If there is no Will, or it can’t be found?
The deceased will have died “intestate”, in other words, without a Will. This is not necessarily disasterous. The estate will be managed by the closest relative and the closest relatives will inherit. It is particularly important to obtain professional advice in such case.
Probate – what does it mean?
In order to deal with the assets of the deceased it is often necessary to obtain financial authority of the court. The court will issue a document to the Executors called “Probate” if there is a Will. If there is no Will, the closest relative will obtain “Letters of Administration”. These documents allow the Executor or relative to cash in or sell the assets of the deceased.
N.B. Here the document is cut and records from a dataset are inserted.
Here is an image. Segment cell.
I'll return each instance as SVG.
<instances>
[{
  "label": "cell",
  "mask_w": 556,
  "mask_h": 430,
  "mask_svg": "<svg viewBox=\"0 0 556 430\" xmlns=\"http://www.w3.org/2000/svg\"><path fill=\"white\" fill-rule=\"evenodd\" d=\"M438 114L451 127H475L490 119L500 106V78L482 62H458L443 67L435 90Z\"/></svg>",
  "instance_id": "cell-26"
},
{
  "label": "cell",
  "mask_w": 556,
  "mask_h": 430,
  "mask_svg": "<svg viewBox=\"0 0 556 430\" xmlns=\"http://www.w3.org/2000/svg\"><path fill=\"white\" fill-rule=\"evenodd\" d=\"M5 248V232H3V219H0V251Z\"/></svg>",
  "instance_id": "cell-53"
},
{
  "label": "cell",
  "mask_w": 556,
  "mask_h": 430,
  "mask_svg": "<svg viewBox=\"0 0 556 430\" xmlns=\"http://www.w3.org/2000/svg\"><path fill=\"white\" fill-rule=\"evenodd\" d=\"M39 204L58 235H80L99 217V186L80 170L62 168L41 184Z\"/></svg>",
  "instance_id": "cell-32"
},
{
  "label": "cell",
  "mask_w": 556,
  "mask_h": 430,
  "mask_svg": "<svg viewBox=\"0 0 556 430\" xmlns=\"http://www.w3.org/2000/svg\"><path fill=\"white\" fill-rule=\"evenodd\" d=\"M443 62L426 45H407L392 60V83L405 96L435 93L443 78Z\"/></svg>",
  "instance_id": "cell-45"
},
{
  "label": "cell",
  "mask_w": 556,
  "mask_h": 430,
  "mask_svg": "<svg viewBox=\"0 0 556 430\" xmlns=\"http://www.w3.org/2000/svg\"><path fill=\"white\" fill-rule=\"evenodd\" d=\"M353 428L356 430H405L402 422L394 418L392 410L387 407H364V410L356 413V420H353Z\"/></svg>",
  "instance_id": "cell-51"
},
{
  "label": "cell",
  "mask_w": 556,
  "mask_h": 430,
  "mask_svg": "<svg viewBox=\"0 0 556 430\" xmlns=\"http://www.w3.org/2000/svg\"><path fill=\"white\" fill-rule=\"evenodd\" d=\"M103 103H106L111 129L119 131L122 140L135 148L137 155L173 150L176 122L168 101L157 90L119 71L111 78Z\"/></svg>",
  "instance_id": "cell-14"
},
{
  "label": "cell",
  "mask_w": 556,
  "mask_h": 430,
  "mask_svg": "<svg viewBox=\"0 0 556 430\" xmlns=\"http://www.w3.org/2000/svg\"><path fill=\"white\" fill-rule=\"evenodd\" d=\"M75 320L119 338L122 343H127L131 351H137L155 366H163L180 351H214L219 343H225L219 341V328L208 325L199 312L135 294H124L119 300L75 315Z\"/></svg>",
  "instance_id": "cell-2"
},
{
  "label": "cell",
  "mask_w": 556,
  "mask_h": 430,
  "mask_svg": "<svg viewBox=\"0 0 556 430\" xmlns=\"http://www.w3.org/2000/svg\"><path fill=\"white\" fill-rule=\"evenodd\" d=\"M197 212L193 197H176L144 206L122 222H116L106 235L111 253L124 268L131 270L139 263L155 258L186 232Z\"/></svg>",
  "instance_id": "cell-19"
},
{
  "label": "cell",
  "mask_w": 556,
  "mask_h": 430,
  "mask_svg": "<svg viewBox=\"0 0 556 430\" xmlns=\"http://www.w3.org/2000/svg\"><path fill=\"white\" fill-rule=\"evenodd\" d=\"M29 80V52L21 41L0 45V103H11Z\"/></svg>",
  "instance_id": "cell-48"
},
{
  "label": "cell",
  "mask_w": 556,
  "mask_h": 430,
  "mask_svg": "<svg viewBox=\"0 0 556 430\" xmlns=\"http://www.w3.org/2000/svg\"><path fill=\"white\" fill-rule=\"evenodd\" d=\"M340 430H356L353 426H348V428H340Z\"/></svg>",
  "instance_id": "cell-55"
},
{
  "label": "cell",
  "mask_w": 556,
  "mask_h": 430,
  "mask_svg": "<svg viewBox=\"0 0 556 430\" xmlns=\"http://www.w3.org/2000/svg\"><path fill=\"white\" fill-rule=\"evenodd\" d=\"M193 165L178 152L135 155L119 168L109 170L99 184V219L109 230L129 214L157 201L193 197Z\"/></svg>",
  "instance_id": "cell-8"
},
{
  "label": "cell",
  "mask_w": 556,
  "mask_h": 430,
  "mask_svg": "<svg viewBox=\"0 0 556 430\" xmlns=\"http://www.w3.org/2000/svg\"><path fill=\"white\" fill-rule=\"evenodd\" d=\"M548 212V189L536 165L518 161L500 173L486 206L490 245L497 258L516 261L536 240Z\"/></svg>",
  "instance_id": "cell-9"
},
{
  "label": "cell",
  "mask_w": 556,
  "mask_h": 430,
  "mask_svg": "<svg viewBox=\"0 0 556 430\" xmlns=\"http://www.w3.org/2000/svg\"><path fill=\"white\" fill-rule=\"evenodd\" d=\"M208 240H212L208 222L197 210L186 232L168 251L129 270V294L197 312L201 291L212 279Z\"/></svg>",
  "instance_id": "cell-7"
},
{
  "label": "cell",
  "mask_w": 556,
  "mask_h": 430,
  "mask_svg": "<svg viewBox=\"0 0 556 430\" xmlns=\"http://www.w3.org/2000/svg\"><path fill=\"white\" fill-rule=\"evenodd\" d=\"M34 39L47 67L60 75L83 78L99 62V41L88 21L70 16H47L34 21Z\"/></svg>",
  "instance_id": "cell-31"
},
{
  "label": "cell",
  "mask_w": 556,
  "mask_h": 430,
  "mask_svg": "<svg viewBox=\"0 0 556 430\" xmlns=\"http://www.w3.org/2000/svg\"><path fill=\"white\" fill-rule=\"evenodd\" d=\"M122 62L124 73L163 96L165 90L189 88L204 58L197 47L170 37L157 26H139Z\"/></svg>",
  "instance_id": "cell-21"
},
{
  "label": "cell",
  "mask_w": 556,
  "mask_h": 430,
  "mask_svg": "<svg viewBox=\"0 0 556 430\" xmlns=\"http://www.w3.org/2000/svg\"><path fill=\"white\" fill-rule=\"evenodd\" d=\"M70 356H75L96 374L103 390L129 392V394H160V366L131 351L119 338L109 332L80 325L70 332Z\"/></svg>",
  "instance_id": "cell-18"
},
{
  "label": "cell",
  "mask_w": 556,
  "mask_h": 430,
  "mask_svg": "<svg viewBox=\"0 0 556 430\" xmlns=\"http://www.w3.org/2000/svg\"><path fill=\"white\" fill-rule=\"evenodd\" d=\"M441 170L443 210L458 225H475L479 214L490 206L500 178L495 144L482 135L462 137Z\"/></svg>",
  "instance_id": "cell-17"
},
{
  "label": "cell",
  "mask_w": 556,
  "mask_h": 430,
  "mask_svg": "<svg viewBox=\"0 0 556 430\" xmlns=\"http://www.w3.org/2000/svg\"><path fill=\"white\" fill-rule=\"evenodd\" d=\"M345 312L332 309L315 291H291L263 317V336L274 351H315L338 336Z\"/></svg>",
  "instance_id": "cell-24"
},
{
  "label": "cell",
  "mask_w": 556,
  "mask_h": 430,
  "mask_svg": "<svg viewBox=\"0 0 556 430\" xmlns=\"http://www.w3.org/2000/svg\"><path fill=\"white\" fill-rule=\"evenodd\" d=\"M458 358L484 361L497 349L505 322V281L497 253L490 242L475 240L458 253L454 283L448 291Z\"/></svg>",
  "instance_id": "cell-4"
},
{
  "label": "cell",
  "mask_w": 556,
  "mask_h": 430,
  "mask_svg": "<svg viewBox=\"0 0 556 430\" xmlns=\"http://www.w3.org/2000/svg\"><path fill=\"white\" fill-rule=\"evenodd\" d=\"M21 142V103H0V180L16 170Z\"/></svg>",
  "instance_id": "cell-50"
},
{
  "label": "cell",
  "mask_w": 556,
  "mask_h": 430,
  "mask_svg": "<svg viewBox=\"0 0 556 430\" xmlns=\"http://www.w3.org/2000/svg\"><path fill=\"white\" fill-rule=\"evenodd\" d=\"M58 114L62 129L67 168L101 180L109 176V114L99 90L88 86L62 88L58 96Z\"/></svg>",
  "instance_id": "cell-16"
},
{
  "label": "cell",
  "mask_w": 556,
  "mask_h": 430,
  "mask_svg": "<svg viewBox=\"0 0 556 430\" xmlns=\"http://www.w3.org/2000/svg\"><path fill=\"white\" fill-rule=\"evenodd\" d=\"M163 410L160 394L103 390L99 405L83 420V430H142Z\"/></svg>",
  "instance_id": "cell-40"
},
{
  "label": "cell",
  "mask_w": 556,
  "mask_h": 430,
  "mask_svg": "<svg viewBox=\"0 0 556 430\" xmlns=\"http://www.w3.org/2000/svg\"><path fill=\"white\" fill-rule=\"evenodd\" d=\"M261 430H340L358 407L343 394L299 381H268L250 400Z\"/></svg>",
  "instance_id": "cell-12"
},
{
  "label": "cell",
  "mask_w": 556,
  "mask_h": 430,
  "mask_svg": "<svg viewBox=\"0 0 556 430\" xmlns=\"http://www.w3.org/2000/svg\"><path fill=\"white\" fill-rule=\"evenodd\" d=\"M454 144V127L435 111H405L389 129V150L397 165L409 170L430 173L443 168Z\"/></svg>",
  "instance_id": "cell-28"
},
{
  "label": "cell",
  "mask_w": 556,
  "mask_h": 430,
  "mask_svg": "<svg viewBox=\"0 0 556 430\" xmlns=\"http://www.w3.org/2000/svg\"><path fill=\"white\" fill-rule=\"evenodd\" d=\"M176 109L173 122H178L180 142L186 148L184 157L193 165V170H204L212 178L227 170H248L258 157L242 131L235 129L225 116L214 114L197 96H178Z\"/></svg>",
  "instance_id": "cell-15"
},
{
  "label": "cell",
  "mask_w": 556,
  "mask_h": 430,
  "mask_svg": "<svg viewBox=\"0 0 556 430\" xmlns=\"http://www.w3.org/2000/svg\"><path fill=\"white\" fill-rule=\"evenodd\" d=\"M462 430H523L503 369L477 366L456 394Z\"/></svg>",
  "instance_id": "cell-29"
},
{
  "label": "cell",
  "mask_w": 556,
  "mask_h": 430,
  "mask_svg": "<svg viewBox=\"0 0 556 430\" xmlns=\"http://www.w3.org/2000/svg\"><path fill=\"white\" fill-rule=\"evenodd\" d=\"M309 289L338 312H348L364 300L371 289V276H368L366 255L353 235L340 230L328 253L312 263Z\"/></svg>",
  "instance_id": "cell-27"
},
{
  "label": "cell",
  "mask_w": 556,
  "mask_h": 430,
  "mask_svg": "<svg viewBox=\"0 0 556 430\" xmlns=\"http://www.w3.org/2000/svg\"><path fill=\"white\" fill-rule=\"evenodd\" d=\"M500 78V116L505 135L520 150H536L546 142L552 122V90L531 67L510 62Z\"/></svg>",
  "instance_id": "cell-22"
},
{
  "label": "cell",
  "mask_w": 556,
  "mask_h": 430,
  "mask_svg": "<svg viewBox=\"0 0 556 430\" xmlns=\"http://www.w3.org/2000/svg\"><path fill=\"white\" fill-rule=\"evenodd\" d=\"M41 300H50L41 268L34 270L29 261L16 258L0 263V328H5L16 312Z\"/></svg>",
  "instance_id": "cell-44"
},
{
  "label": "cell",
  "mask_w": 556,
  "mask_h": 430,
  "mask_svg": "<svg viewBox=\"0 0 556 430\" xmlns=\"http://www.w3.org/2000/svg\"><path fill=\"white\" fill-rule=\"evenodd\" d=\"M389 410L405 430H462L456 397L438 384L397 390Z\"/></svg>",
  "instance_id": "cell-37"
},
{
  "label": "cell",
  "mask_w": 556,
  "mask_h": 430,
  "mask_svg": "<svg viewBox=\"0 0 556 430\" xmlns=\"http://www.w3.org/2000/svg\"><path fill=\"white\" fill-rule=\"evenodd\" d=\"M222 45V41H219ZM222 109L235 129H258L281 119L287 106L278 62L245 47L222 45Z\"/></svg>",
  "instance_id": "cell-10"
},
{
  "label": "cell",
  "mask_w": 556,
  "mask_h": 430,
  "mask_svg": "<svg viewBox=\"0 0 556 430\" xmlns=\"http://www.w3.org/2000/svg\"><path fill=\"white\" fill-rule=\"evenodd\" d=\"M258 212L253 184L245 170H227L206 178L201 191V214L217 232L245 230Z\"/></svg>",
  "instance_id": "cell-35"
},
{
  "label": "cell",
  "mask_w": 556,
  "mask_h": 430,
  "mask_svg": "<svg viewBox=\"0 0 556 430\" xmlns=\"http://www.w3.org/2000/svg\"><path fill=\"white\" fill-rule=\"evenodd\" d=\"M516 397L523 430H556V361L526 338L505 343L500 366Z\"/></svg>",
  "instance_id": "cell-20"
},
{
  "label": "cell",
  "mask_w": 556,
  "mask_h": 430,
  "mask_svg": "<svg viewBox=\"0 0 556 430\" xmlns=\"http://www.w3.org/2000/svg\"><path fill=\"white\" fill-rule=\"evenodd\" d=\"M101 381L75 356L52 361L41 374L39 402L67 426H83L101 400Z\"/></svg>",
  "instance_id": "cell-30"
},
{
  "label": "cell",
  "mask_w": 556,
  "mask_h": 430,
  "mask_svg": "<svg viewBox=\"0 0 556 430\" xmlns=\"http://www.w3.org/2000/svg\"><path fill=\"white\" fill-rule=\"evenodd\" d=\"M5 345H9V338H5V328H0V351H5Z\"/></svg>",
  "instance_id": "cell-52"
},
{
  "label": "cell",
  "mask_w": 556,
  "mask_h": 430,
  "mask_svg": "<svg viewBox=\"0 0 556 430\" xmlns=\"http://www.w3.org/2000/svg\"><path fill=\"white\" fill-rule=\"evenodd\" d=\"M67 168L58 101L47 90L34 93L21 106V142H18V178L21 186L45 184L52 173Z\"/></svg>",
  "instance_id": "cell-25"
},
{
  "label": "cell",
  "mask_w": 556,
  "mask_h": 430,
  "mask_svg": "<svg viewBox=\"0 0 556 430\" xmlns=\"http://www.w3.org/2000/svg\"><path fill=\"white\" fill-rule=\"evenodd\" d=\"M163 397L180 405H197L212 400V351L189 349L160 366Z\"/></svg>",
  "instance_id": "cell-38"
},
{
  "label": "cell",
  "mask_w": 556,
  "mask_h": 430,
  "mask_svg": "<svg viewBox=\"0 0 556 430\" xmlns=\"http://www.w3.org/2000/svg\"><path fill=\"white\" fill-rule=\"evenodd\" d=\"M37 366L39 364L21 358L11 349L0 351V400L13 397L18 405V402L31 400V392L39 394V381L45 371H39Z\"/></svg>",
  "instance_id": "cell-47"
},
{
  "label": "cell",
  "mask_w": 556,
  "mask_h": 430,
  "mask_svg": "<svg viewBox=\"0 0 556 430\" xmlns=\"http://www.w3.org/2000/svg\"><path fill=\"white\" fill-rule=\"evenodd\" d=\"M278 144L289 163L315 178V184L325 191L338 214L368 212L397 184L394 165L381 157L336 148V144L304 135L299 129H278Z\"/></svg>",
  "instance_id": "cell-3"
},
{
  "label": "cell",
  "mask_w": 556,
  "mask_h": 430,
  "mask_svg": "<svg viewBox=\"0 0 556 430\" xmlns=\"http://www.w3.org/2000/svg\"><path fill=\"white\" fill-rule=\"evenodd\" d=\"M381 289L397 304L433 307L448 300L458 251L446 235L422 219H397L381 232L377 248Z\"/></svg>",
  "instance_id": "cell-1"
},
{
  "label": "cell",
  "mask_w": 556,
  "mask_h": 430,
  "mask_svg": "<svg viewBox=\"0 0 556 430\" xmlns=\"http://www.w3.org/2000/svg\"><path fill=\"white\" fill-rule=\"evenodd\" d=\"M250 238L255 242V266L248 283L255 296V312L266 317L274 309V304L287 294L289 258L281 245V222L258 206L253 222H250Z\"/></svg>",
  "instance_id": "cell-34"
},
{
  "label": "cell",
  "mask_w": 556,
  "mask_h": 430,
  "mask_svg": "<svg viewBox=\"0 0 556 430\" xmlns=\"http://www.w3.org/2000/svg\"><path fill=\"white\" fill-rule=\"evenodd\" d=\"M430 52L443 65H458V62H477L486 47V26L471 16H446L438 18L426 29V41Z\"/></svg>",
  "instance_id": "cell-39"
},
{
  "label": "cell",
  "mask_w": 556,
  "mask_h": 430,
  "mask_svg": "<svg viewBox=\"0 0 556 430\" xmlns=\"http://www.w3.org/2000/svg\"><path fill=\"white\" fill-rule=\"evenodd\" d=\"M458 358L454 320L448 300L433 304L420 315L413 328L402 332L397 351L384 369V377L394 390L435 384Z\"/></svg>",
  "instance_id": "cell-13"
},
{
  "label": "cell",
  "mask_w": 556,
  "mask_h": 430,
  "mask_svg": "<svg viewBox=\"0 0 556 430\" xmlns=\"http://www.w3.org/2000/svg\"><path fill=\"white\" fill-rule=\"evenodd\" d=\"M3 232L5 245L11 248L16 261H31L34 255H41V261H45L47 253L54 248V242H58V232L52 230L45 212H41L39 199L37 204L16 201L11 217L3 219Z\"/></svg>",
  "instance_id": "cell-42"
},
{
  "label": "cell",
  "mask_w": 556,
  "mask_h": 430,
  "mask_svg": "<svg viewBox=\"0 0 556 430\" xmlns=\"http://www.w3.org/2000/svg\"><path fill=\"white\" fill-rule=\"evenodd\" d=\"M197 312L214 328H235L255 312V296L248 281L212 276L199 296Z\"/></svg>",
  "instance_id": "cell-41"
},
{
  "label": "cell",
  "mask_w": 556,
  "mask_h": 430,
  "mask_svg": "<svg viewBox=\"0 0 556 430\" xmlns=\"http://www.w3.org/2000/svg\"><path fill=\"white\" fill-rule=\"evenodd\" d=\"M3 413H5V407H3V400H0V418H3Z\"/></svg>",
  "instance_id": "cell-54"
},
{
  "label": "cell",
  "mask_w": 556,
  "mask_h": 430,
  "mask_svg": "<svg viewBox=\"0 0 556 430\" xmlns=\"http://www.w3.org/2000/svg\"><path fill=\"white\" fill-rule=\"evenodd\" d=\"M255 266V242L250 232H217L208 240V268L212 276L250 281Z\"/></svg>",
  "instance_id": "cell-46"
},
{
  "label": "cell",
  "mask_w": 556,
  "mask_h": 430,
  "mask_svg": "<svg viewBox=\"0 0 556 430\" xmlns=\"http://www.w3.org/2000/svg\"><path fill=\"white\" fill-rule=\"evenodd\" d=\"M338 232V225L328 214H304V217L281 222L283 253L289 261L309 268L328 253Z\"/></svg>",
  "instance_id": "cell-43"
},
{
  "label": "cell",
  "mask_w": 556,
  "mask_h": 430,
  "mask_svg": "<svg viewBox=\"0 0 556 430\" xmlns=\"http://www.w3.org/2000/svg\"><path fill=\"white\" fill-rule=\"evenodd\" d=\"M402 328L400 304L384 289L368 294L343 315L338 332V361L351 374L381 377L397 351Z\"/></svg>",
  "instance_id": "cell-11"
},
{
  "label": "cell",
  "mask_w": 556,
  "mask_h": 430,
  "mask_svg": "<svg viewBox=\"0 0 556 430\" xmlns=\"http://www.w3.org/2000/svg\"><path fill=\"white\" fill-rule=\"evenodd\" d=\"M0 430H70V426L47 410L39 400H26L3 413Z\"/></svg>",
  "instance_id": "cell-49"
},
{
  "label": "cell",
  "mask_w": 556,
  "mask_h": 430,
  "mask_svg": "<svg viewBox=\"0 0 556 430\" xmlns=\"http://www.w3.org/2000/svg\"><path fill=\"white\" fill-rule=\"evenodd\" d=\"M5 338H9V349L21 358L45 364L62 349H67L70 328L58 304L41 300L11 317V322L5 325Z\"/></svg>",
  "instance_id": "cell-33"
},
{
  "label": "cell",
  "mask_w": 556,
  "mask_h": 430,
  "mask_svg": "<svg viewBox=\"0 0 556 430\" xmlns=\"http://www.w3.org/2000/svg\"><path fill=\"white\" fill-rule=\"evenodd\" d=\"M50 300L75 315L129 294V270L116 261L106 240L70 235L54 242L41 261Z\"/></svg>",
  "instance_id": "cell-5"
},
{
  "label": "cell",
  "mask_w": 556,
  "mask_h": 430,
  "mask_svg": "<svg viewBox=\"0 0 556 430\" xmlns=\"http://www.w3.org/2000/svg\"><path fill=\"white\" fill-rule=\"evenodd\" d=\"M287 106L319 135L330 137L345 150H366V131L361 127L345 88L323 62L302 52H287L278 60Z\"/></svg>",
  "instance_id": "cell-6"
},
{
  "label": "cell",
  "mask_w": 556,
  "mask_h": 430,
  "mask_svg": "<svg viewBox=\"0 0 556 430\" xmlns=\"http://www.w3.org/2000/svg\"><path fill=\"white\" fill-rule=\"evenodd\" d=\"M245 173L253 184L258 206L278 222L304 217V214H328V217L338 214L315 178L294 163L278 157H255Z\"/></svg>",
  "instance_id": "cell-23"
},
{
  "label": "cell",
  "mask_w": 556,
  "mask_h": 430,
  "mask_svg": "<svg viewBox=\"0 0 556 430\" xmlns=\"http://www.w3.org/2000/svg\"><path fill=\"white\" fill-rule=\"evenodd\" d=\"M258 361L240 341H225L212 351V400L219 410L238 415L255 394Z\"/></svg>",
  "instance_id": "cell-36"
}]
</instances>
Can I manage without Probate?
If the estate is small and none of the financial institutions involved wishes to see Probate or Letters of Administration, then it is possible to sort out the financial affairs without applying to the court. The financial institutions involved will have their own procedures which should be followed.
What about tax?
Usually there are only two taxes which may be relevant, discussed below.
There may be a final income Tax return to complete for the deceased for the period from the preceding 6 April to the date of death. Sometimes this may lead to a repayment being made to the estate, sometimes tax will be due.
This is a tax which is payable on the value of the estate at the date of death. For deaths on or after 6th April 2009 the tax is 40% of the value of the estate above the Nil Rate Sum which currently is £325,000. (However it is also possible to use up any unused Nil Rate Sum from a deceased spouse’s estate so the actual tax free sum available is often very much higher). For large estates a detailed account of the estate must be submitted to the tax office and any tax due must be paid before the court issues Probate. It is advisable to obtain professional advice when handling such estates.
Other points to note
Keep a careful account of any monies handled if dealing with an estate.
Be sure to settle any debts before paying monies to the beneficiaries.
Keep members of the family informed of progress to avoid arguments.
When dealing with an Intestacy, prepare an accurate family tree so that no beneficiary is missed out.
Take professional advice if there are problems – professional fees incurred in dealing with the estate are payable out of the estate before it is distributed.